◆ YOUR GOAL: According to the book review, what is Anneke Haagen's profession?

◆ READING PASSAGE:
+-------+

1 of 1 people found the following review helpful:
4.0 out of 5 stars
Good series continuation,
By Linda S. Myers (TN) - See all my reviews
Amazon Verified Purchase(What's this?)
This review is from: Curly Smoke: An Anneke Haagen Mystery (Mass Market Paperback)
Curly Smoke is the second in Susan Holtzer's Anneke Haagen series of cozies/police procedurals. The protagonist is a middle-aged computer consultant in Ann Arbor, Michigan, who faces the uncertain alternatives of personal independence versus a developing relationship with Karl Genesko, a homicide lieutentant in the Ann Arbor police. Prior to the opening of Curly Smoke, her house burned, so Anneke has rented a tiny cottage in a small neighborhood downtown. First, an elderly woman in a neighboring Victorian house dies, apparently of natural causes; then, following a massive snowstorm and a neighborhood party in the snow, an architecture student living in a student rental is murdered. The motive for James Kennally's murder is not clear--he had been a vocal leader in the Ann Arbor gay rights coalition, and he had been involved in the fight to preserve the neighborhood from development. Tension is raised when an unsuccessful attempt is made to burn Anneke's cottage and when the first death is identified as a probable murder. Discovering the motive is essential to discovering the murderer. The plot is very much dependent on specific weather conditions, and Ms. Holtzer does an excellent job of integrating setting with plot structure. The mixture of housing and people types in older neighborhoods in college towns is realistic, adding to the verisimilitude of the novel. The ending is somewhat a surprise, but the clues to both motive and murderer are provided fairly.

+-------+

◆ PROVIDED RECORDS:
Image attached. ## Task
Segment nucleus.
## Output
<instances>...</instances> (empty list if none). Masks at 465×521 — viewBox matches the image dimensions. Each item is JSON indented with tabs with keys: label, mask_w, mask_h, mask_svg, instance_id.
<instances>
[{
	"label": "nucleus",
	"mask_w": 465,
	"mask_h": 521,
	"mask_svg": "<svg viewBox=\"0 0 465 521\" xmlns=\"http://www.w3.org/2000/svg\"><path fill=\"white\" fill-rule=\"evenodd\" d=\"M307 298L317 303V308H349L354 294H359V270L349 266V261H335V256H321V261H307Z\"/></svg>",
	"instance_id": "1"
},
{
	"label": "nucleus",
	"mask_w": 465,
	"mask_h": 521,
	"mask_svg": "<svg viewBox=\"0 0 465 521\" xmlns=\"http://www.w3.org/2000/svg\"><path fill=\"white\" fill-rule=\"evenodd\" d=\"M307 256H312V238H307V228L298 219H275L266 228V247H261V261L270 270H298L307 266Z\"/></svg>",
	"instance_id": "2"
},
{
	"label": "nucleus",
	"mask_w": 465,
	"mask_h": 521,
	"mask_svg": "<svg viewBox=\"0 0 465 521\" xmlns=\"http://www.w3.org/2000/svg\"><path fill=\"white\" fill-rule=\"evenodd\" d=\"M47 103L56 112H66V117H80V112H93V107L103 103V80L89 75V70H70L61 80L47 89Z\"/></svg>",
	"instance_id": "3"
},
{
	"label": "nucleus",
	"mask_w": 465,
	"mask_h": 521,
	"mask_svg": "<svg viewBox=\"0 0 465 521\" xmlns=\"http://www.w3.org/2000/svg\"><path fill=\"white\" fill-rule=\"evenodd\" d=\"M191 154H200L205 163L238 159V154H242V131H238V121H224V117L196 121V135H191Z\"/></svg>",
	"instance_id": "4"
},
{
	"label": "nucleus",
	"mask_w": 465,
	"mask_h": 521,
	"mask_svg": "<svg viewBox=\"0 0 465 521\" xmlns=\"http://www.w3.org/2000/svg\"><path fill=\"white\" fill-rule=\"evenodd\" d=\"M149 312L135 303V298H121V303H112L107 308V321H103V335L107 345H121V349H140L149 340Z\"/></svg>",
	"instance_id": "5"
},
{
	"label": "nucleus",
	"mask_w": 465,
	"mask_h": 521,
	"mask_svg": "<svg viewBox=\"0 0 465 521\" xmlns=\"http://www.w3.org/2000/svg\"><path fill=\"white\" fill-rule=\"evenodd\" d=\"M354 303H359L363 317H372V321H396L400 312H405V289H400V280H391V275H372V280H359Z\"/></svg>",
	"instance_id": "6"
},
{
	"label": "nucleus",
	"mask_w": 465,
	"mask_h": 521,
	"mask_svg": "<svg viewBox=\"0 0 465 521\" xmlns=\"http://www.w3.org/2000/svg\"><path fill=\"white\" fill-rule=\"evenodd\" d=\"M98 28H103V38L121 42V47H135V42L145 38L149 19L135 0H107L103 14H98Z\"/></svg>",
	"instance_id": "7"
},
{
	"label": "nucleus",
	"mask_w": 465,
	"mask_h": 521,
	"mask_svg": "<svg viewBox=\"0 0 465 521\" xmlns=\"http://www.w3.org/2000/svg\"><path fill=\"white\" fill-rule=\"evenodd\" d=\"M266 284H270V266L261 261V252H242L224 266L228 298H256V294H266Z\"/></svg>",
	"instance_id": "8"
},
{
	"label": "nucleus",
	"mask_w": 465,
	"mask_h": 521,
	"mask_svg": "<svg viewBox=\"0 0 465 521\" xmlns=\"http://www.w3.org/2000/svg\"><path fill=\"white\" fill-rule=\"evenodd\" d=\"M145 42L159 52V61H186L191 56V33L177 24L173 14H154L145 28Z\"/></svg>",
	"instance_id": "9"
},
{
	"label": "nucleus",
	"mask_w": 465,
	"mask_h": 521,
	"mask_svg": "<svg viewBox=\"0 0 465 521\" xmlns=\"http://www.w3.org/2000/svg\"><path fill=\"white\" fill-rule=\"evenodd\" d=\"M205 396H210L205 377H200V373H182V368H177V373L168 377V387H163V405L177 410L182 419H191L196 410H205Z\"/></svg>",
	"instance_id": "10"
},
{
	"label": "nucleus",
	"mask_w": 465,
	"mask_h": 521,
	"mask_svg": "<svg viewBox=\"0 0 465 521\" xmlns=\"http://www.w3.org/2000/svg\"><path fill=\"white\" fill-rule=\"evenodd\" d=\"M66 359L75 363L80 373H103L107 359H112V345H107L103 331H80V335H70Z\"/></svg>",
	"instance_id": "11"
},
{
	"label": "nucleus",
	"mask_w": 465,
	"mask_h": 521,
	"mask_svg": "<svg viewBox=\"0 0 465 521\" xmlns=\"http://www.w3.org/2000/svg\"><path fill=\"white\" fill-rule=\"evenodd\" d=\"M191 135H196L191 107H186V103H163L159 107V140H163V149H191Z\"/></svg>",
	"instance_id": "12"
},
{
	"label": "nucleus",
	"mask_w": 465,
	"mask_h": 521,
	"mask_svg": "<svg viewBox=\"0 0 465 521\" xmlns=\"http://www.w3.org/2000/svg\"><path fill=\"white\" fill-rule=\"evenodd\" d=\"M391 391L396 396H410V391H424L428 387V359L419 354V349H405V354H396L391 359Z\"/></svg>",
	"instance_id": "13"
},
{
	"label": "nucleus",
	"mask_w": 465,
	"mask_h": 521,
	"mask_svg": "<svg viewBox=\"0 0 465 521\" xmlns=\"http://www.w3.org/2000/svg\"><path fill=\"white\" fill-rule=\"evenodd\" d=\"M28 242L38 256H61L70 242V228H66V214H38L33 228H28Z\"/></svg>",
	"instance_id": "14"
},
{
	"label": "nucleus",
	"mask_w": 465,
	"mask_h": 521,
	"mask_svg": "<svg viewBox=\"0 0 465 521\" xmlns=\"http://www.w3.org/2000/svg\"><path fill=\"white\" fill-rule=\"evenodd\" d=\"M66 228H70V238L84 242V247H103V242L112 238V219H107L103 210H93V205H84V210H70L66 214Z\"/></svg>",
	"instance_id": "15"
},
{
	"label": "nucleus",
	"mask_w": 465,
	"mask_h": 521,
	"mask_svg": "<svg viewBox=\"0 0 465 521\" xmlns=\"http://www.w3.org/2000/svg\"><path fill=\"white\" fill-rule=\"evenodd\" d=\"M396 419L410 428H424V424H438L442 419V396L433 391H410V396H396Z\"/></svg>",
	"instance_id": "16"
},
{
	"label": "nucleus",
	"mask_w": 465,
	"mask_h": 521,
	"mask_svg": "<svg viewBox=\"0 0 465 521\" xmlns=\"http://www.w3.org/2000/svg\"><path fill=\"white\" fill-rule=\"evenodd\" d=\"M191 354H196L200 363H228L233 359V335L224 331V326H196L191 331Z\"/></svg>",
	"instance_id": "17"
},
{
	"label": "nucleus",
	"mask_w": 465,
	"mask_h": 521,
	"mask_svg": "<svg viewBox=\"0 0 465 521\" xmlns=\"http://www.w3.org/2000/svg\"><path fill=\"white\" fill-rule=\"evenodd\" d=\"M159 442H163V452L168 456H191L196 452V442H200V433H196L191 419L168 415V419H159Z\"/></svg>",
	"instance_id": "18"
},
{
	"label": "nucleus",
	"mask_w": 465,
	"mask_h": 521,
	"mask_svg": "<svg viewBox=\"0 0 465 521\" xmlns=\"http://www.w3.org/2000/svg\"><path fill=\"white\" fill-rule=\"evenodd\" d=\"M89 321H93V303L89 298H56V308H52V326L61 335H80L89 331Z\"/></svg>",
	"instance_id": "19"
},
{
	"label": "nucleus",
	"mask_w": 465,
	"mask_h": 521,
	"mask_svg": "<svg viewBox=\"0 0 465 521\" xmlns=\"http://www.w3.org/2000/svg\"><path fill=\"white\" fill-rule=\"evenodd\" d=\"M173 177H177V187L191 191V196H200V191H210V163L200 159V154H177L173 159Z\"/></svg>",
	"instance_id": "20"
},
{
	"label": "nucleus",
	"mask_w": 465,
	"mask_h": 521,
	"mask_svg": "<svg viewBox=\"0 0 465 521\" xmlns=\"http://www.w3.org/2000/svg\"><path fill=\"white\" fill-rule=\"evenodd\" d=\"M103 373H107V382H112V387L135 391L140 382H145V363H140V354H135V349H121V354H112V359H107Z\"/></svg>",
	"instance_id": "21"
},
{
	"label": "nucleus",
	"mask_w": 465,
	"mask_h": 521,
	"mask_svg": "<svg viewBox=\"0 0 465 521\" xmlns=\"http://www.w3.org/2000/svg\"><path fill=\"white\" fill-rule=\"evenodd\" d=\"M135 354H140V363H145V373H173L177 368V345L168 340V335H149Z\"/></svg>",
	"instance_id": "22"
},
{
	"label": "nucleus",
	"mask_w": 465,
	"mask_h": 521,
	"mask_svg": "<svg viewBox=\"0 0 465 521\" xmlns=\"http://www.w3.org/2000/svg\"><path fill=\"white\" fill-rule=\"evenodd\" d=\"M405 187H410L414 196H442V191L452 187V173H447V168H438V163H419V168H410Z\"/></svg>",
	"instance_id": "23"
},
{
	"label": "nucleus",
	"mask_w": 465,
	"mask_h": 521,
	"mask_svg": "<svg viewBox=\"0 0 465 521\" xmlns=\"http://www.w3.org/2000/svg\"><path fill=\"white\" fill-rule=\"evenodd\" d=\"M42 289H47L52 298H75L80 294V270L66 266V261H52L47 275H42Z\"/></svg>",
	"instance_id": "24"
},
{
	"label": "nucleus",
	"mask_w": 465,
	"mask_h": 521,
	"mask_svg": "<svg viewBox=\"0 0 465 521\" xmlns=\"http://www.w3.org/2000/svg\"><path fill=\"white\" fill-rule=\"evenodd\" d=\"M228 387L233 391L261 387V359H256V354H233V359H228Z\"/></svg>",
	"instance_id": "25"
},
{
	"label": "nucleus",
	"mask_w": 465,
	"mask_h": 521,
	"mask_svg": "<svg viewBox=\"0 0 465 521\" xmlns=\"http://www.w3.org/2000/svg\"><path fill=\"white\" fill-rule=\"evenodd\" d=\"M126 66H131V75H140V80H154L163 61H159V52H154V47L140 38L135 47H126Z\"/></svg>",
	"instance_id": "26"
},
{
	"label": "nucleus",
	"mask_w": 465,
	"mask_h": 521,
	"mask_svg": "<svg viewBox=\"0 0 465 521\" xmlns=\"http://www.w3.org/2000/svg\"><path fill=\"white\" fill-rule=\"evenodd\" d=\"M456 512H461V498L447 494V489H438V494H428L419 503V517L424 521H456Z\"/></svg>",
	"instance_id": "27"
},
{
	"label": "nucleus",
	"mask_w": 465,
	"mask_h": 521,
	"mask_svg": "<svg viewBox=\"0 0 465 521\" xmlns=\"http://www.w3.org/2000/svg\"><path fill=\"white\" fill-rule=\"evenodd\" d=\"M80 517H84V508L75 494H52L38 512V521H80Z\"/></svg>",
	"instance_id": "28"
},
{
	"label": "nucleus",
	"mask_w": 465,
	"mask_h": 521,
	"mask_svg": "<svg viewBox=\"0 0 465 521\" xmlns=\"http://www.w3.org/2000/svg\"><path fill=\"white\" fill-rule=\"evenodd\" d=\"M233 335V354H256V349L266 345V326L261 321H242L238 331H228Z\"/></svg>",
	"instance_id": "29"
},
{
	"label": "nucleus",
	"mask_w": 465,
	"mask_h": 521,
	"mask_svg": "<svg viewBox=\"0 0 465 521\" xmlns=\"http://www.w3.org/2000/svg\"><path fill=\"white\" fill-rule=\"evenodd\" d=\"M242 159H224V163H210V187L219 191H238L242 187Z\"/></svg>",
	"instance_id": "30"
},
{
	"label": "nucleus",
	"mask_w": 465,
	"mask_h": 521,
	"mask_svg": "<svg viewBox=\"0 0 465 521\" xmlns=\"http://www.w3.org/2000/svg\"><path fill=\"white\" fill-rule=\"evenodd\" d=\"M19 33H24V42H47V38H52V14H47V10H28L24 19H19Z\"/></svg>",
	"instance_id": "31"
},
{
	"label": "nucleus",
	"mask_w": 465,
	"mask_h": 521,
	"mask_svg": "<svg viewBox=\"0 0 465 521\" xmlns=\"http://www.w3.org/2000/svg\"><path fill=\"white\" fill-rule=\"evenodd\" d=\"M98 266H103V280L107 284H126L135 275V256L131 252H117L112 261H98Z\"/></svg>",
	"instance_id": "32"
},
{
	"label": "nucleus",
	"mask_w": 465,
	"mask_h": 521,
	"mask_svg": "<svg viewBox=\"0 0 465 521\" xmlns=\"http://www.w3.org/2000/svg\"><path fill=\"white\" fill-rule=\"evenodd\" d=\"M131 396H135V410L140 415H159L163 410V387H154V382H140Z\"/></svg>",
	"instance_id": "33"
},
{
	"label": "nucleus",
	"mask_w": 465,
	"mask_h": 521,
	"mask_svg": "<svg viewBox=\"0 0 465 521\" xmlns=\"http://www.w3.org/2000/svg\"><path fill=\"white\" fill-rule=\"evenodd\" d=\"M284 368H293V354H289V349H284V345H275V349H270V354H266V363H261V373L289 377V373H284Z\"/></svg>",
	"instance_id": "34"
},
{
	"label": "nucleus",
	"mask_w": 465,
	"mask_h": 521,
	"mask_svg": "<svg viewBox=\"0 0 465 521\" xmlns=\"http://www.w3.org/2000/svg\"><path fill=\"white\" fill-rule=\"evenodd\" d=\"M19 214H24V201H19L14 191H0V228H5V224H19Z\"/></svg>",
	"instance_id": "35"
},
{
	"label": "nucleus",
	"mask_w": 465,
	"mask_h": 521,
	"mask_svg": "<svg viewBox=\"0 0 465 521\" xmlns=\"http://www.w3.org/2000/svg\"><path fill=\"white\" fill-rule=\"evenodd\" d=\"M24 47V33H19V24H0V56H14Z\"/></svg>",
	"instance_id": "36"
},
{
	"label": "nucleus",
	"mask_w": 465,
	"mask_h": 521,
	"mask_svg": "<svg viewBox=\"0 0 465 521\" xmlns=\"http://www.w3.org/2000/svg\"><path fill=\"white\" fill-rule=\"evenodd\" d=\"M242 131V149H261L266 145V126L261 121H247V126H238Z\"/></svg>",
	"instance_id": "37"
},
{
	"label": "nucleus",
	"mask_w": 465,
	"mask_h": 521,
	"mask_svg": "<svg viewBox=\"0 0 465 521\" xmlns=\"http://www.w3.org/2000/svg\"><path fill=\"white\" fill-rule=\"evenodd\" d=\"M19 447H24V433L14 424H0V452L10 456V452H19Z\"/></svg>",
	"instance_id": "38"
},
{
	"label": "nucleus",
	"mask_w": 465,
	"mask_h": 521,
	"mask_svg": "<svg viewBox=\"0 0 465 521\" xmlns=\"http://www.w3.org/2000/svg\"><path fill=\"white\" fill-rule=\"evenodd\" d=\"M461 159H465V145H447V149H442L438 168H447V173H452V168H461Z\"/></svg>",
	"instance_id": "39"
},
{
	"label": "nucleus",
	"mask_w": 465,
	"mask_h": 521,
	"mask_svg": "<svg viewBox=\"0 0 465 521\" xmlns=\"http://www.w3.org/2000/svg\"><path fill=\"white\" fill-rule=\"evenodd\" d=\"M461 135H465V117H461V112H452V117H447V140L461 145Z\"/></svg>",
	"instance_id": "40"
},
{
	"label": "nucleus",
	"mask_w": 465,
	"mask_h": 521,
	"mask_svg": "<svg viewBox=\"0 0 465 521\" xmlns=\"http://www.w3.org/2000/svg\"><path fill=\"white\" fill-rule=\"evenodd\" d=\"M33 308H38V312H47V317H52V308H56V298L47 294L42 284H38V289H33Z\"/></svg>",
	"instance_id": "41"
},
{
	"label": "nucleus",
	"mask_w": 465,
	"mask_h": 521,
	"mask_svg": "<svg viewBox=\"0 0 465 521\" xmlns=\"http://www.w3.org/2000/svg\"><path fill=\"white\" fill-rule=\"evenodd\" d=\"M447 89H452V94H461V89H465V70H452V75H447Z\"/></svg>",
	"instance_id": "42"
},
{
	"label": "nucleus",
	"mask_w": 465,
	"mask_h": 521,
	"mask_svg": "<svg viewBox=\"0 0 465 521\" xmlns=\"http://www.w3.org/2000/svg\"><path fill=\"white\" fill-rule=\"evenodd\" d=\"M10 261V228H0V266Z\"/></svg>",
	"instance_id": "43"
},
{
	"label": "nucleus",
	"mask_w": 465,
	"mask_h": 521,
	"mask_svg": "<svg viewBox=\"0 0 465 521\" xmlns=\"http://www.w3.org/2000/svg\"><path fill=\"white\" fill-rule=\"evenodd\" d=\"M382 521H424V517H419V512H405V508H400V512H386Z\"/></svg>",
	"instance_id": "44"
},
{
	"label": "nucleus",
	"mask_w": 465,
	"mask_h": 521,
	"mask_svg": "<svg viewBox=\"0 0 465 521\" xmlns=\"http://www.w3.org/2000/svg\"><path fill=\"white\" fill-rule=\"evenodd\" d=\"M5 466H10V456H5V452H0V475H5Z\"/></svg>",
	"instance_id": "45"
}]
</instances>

+-------+

◆ PROBLEM SOLUTION: She is a computer consultant in Ann Arbor, Michigan.